Evangelho de Nosso Senhor Jesus Cristo segundo São Mateus
(Mt 9, 18-26)
Enquanto Jesus estava falando, um chefe aproximou-se, inclinou-se profundamente diante dele, e disse: “Minha filha acaba de morrer. Mas vem, impõe tua mão sobre ela e ela viverá”.
Jesus levantou-se e o seguiu, junto com os seus discípulos. Nisto, uma mulher que sofria de hemorragia há doze anos veio por trás dele e tocou a barra do seu manto. Ela pensava consigo: “Se eu conseguir ao menos tocar no manto dele, ficarei curada”. Jesus voltou-se e, ao vê-la, disse: “Coragem, filha! A tua fé te salvou”. E a mulher ficou curada a partir daquele instante.
Chegando à casa do chefe, Jesus viu os tocadores de flauta e a multidão alvoroçada, e disse: “Retirai-vos, porque a menina não morreu, mas está dormindo”. E começaram a caçoar dele. Quando a multidão foi afastada, Jesus entrou, tomou a menina pela mão, e ela se levantou. Essa notícia espalhou-se por toda aquela região.

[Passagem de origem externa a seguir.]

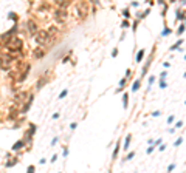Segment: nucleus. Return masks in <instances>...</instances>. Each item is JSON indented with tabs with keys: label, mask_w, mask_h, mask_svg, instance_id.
<instances>
[{
	"label": "nucleus",
	"mask_w": 186,
	"mask_h": 173,
	"mask_svg": "<svg viewBox=\"0 0 186 173\" xmlns=\"http://www.w3.org/2000/svg\"><path fill=\"white\" fill-rule=\"evenodd\" d=\"M26 173H34V167H33V165H31V167H28V172H26Z\"/></svg>",
	"instance_id": "nucleus-9"
},
{
	"label": "nucleus",
	"mask_w": 186,
	"mask_h": 173,
	"mask_svg": "<svg viewBox=\"0 0 186 173\" xmlns=\"http://www.w3.org/2000/svg\"><path fill=\"white\" fill-rule=\"evenodd\" d=\"M22 145H24V144H22V142H17V144H16V145H14V148H13V150H17V148H20V147H22Z\"/></svg>",
	"instance_id": "nucleus-8"
},
{
	"label": "nucleus",
	"mask_w": 186,
	"mask_h": 173,
	"mask_svg": "<svg viewBox=\"0 0 186 173\" xmlns=\"http://www.w3.org/2000/svg\"><path fill=\"white\" fill-rule=\"evenodd\" d=\"M11 57L9 56H3L2 59H0V67L3 68V70H9L11 68Z\"/></svg>",
	"instance_id": "nucleus-3"
},
{
	"label": "nucleus",
	"mask_w": 186,
	"mask_h": 173,
	"mask_svg": "<svg viewBox=\"0 0 186 173\" xmlns=\"http://www.w3.org/2000/svg\"><path fill=\"white\" fill-rule=\"evenodd\" d=\"M54 17H56V20H58L59 23H62V22L65 20V17H67V13H65V9H56V13H54Z\"/></svg>",
	"instance_id": "nucleus-4"
},
{
	"label": "nucleus",
	"mask_w": 186,
	"mask_h": 173,
	"mask_svg": "<svg viewBox=\"0 0 186 173\" xmlns=\"http://www.w3.org/2000/svg\"><path fill=\"white\" fill-rule=\"evenodd\" d=\"M28 31L31 33V34H34V33L37 31V28H36V23H34V22H31V20L28 22Z\"/></svg>",
	"instance_id": "nucleus-6"
},
{
	"label": "nucleus",
	"mask_w": 186,
	"mask_h": 173,
	"mask_svg": "<svg viewBox=\"0 0 186 173\" xmlns=\"http://www.w3.org/2000/svg\"><path fill=\"white\" fill-rule=\"evenodd\" d=\"M33 56L36 57V59H40V57L45 56V49H44V48H36V49L33 51Z\"/></svg>",
	"instance_id": "nucleus-5"
},
{
	"label": "nucleus",
	"mask_w": 186,
	"mask_h": 173,
	"mask_svg": "<svg viewBox=\"0 0 186 173\" xmlns=\"http://www.w3.org/2000/svg\"><path fill=\"white\" fill-rule=\"evenodd\" d=\"M6 48L11 49V51L20 49L22 48V39H19V37H11V39L6 42Z\"/></svg>",
	"instance_id": "nucleus-1"
},
{
	"label": "nucleus",
	"mask_w": 186,
	"mask_h": 173,
	"mask_svg": "<svg viewBox=\"0 0 186 173\" xmlns=\"http://www.w3.org/2000/svg\"><path fill=\"white\" fill-rule=\"evenodd\" d=\"M51 37L48 36V33L47 31H39L36 34V40L39 42V43H47V42H50Z\"/></svg>",
	"instance_id": "nucleus-2"
},
{
	"label": "nucleus",
	"mask_w": 186,
	"mask_h": 173,
	"mask_svg": "<svg viewBox=\"0 0 186 173\" xmlns=\"http://www.w3.org/2000/svg\"><path fill=\"white\" fill-rule=\"evenodd\" d=\"M58 5H59V8H60V9H64L65 6L70 5V2H58Z\"/></svg>",
	"instance_id": "nucleus-7"
}]
</instances>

Circunstâncias. — a) De tempo. A narração da cura da hemorroíssa e da ressurreição da filha de Jairo, Mateus a situa em seu evangelho logo após a discussão entre Cristo e os fariseus sobre o jejum (cf. Mt 9, 11-18): “Falava ele ainda, quando se apresentou um chefe da sinagoga”. Marcos e Lucas, no entanto, narram que esse episódio aconteceu depois de Jesus ter atravessado novamente o mar de Tiberíades, desde a região do gerasenos, enquanto do outro lado o aguardava uma multidão. A cronologia de Mateus, em todo caso, parece preferível, já que ele é o único a indicar com alguma precisão em que momento aconteceram esses fatos: “Falava ele ainda…”. — b) De lugar. O lugar em que se deram, porém, não é indicado de forma explícita por nenhum evangelista; mas como o Evangelho se refere a “um dos chefes da sinagoga” (cf. Lc 8, 41; Mc 5, 22), não é improvável que o episódio tenha acontecido em alguma cidade célebre à margem ocidental do mar, talvez em Cafarnaum. A narração de Mateus é a mais breve, enquanto a de Lucas e sobretudo a de Marcos, secretário de Pedro, que foi testemunha ocular de tudo, é mais extensa e rica em detalhes.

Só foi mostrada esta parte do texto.